Dependency Management

Regular Updates

Dependabot Configuration:

version: 2
updates:
  - package-ecosystem: "npm"
    directory: "/"
    schedule:
      interval: "weekly"
    open-pull-requests-limit: 10

Automatically creates PRs for dependency updates, which:

  • Keep dependencies current
  • Get security patches quickly
  • Avoid big upgrade efforts later

Security Scanning

npm audit: Check for known vulnerabilities

pnpm audit
pnpm audit fix  # Auto-fix where possible

Snyk Integration: Continuous security monitoring

  • Alerts for new vulnerabilities
  • Automatic PR for fixes
  • License compliance checking

Conclusion

These development practices demonstrate professional software engineering discipline.
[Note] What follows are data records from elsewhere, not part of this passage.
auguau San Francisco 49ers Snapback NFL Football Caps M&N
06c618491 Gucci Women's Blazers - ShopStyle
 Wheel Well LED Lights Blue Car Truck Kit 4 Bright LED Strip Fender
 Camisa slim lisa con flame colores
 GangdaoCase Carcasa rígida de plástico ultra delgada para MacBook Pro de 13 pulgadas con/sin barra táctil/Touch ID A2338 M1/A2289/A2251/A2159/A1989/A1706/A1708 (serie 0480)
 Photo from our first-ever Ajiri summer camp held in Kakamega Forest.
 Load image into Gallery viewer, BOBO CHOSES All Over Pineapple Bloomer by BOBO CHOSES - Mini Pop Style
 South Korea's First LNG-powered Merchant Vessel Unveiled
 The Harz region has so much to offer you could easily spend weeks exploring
They show understanding that:

  • Quality is built in, not tested in - Linting, type checking, and automated tests catch issues early
  • Documentation is code - Clear docs make code maintainable
  • Automation reduces friction - CI/CD and tooling let you focus on features
  • Standards enable collaboration - Consistent practices make code readable

The practices described here are what you'd find at well-run software companies. They represent industry best practices that translate directly to professional development roles.